§ Passage shown
3 | Results & Dissection

3.1 The Flow

flowchart diagram

  • Velocity: 1-bit quantization of Llama 3 8B took a mere 1 minute 7 seconds. The 70B model finished in 22 minutes 21 seconds.
  • The Grind: The 8B models trained in about 8 hours. The 70B variant, needing heavy gradient accumulation, completed a single epoch in 18 hours.

3.2 Perplexity & Quality

Model Validation PPL Sample Prompt Output
8B 1-bit gs=64 124 ± 3 Digital gibberish (“dirdirdird…”)
8B 1-bit gs=32 58 Short, repetitive English (“I’m sorry for you…”)
8B 2-bit gs=64 11 Fluent recipe suggestions
8B 2-bit gs=32 9 Fluent, relevant; on par with 4-bit QLoRA
70B 1-bit gs=64 43 Syntactically valid but semantically hollow

Observation 1 – Binary is a Brutal Abstraction. The act of collapsing billions of parameters into a stark choice between 1 and 0 is an act of violence against nuance. For the 8B model, the language signal wasn’t just degraded; it was shredded. The LoRA adapter could only partially piece it back together. What remained was the digital equivalent of speaking in tongues.

Observation 2 – 2-bit is the Pragmatic Frontier. A 2-bit Llama 3 8B, resurrected with a LoRA adapter, produces answers nearly indistinguishable from its full-precision parent. And it does so while fitting into 5-6 GB of VRAM-small enough for an RTX 3060 12 GB. This is the sweet spot.

Observation 3 – The Price of Precision. Halving the group_size from 64 to 32 adds about 0.4 GB to the model’s weight but buys you a dramatic drop in perplexity for 1-bit and a solid boost for 2-bit. Precision has a cost, but it’s often a price worth paying.

3.3 Why 1-bit Fails

In binary quantization, a single scale and offset pair must stretch an entire distribution of weights across just two possible values: \{0,1\}. The optimal solution inevitably shoves most weights to the extremes, destroying the fine-grained relationships that encode meaning. Larger models like the 70B can absorb some of this damage through sheer parameter redundancy. Smaller models simply collapse.

This is not a failure of HQQ, but a fundamental limit of the abstraction. The only way around it, as AQLM demonstrates, is to learn the quantizers with back-propagation-a process that costs days of GPU time. For rapid iteration, HQQ’s elegant failure is more informative.


4 | A Practical Playbook

  1. Know Your Battleground. For generative tasks, 2-bit is the pragmatic minimum where coherence lives. Reserve 1-bit for academic curiosity or tasks like classification where a model’s soul isn’t required.
  2. Pay for Precision. A group_size of 32 consistently delivers the best quality. Use 64 only if every last megabyte is sacred.
  3. Chain the Beast. Freeze the quantized backbone with prepare_model_for_kbit_training. Force the gradients to flow only where they’re needed: the LoRA layers.
  4. Mind the Cache. Quantizing weights does not shrink the KV-cache. An 8K context window will still consume a vast amount of RAM.

§ Exercise tasks
a. In the quantization results section, how long did the 70B model take to be quantized to 1 bit?
b. Copy out the quantization results section word for word, starting at "Observation 1 –" and ending at "the sweet spot.".

§ Dataset content
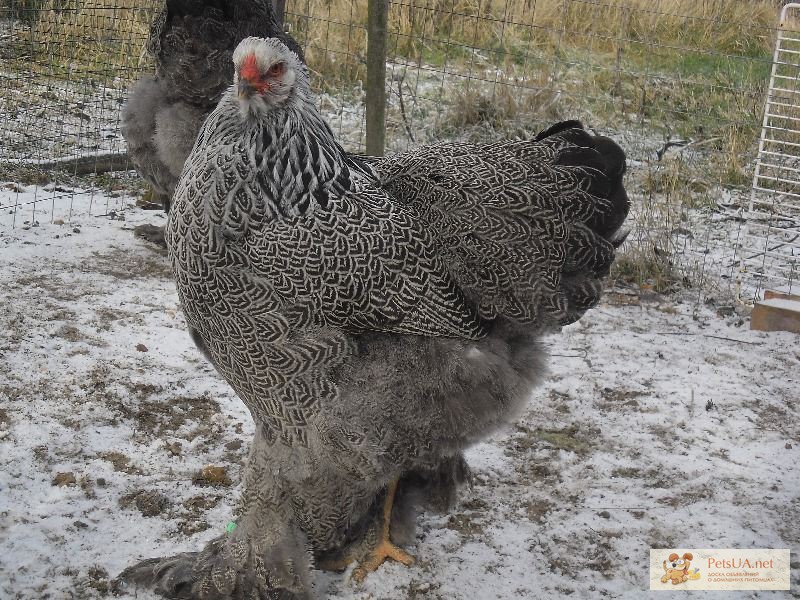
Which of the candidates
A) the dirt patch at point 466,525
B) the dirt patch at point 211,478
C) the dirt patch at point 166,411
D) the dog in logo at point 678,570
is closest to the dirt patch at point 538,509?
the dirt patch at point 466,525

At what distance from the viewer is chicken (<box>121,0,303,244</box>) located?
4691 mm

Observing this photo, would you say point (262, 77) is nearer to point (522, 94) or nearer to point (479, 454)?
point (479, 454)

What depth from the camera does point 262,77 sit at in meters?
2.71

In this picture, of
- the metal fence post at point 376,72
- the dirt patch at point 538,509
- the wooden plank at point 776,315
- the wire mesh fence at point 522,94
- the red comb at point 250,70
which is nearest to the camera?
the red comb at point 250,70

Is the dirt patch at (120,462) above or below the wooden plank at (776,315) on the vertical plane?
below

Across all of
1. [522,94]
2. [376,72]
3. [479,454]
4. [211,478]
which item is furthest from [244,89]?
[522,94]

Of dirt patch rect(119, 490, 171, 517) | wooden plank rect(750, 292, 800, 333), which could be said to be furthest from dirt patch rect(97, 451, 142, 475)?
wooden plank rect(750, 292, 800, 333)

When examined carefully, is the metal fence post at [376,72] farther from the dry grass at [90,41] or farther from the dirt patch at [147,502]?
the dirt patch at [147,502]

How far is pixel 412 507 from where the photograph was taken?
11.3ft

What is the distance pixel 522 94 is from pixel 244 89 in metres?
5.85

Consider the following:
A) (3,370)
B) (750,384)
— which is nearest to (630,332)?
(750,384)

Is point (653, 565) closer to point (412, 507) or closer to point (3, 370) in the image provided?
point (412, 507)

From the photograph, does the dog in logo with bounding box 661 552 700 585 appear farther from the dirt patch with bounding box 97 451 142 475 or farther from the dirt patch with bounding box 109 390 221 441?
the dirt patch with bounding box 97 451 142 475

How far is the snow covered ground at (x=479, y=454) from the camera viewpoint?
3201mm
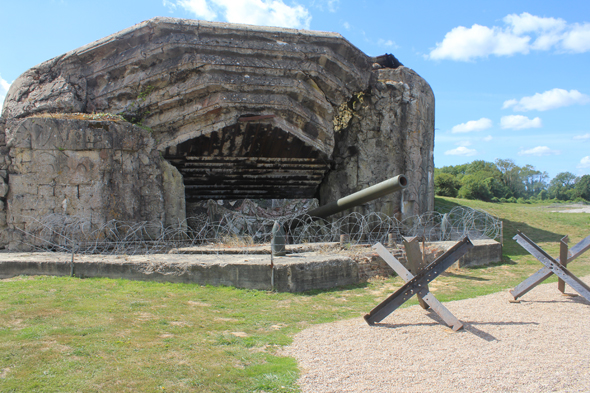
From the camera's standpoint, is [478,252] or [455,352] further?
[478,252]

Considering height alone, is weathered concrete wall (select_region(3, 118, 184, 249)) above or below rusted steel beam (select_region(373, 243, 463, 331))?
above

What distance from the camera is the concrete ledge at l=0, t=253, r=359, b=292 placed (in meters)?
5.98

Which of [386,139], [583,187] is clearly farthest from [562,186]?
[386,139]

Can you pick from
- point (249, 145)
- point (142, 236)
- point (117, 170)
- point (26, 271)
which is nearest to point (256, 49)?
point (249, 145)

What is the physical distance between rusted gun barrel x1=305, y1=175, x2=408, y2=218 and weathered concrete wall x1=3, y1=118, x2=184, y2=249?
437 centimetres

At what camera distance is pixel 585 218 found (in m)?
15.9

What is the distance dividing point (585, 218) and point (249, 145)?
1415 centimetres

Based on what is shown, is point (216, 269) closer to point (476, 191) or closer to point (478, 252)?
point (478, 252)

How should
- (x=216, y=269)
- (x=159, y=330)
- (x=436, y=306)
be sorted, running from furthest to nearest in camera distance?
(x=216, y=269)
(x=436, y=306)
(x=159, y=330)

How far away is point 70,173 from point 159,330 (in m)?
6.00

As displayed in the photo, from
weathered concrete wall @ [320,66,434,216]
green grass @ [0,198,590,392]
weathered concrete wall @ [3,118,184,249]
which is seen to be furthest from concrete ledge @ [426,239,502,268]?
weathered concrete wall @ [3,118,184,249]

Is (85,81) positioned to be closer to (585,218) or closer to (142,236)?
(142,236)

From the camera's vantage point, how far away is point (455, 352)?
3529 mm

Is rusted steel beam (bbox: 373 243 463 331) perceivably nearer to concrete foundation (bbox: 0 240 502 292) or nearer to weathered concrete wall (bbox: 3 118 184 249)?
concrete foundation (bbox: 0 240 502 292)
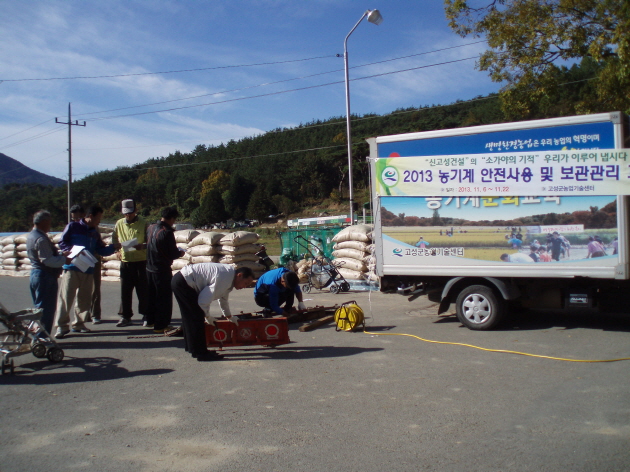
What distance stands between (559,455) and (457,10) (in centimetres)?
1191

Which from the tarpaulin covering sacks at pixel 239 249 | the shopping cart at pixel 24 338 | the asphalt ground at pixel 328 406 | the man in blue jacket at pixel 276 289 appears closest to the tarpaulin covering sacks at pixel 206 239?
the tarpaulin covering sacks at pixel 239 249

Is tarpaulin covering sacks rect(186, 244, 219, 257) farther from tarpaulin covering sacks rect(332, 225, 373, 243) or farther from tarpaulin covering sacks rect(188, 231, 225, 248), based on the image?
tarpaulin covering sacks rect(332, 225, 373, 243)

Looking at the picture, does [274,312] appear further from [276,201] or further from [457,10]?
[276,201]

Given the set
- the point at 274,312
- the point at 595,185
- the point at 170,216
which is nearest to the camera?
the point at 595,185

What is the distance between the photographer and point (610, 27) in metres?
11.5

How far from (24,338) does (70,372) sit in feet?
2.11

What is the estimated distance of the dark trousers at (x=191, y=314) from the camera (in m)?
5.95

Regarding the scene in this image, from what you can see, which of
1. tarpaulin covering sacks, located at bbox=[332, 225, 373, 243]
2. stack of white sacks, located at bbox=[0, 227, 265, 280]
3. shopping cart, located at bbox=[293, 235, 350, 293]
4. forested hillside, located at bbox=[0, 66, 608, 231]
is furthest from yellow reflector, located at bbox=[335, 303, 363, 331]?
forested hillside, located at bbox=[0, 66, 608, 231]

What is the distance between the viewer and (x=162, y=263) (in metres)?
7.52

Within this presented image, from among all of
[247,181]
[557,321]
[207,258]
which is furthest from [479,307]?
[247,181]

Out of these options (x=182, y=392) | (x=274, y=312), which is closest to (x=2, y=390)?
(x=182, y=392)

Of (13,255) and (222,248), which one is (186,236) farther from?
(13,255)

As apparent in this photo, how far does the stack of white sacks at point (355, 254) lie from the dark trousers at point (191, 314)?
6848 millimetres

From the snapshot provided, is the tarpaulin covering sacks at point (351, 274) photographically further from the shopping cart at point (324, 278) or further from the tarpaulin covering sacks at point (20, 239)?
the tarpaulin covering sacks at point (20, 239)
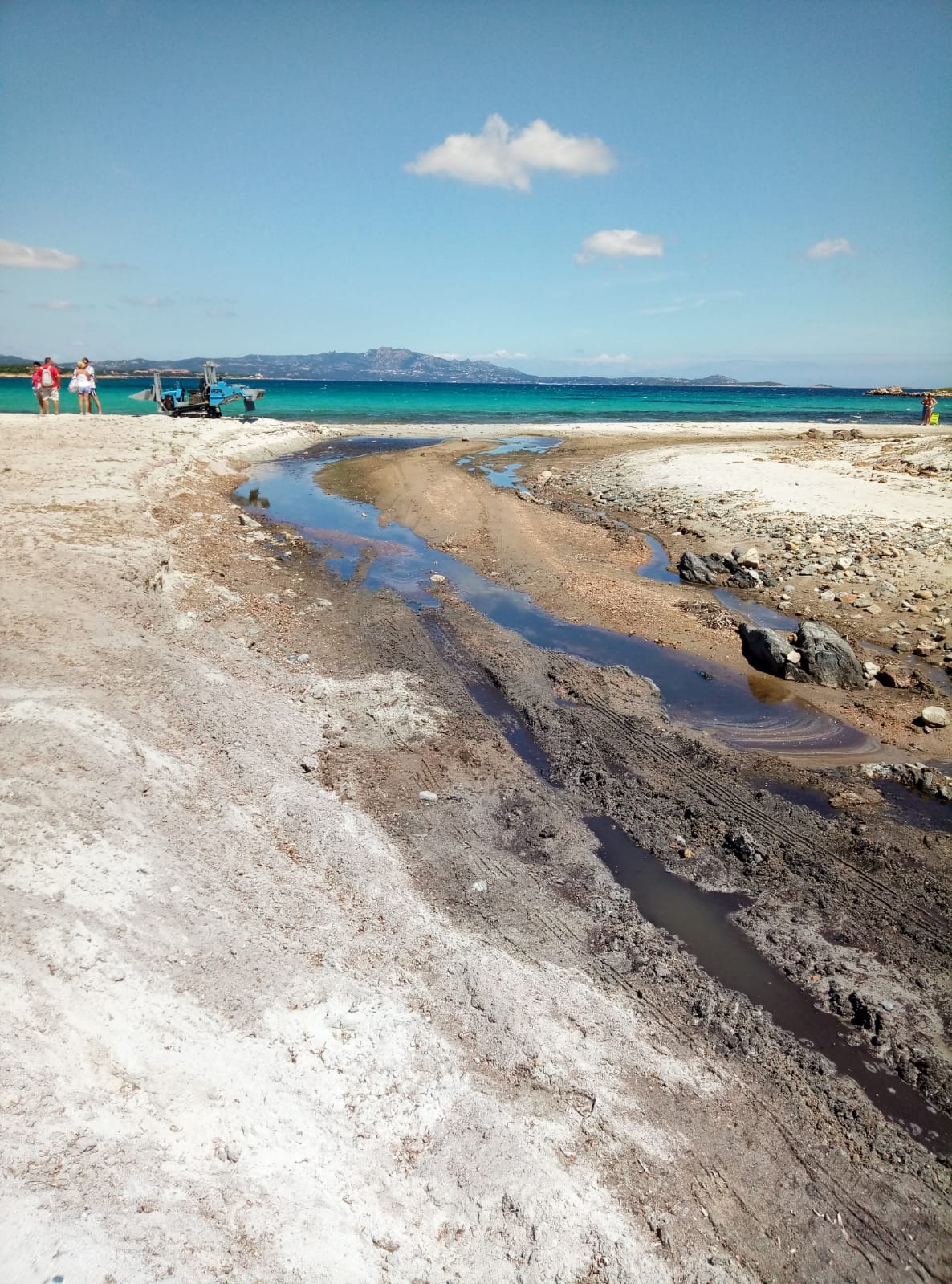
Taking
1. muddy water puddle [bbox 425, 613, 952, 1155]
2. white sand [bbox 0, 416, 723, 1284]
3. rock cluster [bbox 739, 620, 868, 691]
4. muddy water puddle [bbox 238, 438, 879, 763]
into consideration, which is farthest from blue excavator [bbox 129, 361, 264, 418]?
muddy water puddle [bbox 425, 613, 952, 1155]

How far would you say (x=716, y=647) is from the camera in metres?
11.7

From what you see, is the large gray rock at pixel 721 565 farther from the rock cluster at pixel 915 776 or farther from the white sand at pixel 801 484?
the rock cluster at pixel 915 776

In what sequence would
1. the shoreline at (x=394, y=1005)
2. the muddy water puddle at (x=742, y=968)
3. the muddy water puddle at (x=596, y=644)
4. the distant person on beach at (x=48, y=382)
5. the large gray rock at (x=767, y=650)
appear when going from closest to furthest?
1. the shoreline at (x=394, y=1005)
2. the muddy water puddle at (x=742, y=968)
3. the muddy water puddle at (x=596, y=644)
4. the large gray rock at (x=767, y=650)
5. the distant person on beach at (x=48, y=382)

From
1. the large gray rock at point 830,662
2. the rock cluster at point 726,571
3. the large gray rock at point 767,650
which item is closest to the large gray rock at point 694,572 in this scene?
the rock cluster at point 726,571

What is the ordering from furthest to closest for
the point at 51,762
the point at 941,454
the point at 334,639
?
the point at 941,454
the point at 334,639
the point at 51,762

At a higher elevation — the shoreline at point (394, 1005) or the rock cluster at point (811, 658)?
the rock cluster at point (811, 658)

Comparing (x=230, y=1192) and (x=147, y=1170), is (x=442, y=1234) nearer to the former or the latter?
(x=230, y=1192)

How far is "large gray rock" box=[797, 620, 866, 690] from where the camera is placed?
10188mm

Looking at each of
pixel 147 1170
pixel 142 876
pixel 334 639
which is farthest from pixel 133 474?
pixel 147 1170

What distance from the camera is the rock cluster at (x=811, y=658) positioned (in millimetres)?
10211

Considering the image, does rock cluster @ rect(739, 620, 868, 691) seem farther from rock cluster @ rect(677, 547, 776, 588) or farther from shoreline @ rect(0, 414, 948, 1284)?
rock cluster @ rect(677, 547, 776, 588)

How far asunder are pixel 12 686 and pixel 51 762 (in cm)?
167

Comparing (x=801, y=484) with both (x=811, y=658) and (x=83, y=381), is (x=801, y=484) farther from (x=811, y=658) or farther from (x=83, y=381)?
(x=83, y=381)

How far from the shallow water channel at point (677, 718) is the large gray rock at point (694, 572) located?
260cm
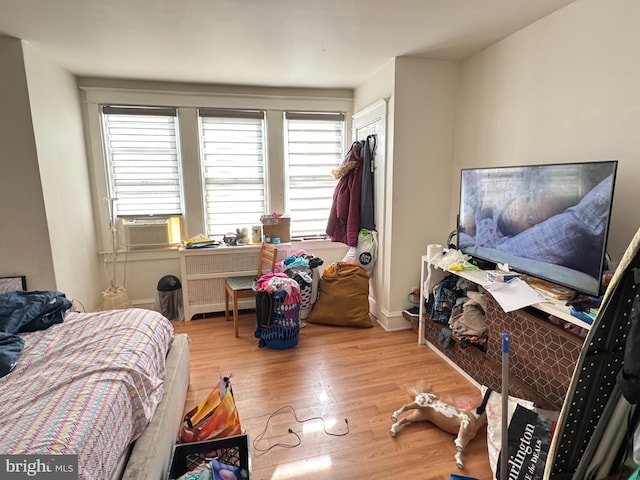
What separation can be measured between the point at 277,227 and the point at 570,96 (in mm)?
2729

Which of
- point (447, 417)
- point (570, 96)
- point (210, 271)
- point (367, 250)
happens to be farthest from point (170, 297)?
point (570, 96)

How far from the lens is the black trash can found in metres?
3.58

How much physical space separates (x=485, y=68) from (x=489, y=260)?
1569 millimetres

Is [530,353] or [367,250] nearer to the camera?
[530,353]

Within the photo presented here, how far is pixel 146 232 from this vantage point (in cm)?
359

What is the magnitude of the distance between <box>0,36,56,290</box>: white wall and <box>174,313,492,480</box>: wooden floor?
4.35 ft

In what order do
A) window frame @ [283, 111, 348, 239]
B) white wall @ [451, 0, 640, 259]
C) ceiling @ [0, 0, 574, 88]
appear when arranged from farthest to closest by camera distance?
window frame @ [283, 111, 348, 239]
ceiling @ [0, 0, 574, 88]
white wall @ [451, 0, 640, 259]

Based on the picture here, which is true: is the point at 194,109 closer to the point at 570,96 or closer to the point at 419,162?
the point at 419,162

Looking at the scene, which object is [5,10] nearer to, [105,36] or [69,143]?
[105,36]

§ Set of answers
a. 22 minutes 21 seconds.

b.
Observation 1 – Binary is a Brutal Abstraction. The act of collapsing billions of parameters into a stark choice between 1 and 0 is an act of violence against nuance. For the 8B model, the language signal wasn’t just degraded; it was shredded. The LoRA adapter could only partially piece it back together. What remained was the digital equivalent of speaking in tongues.

Observation 2 – 2-bit is the Pragmatic Frontier. A 2-bit Llama 3 8B, resurrected with a LoRA adapter, produces answers nearly indistinguishable from its full-precision parent. And it does so while fitting into 5-6 GB of VRAM-small enough for an RTX 3060 12 GB. This is the sweet spot.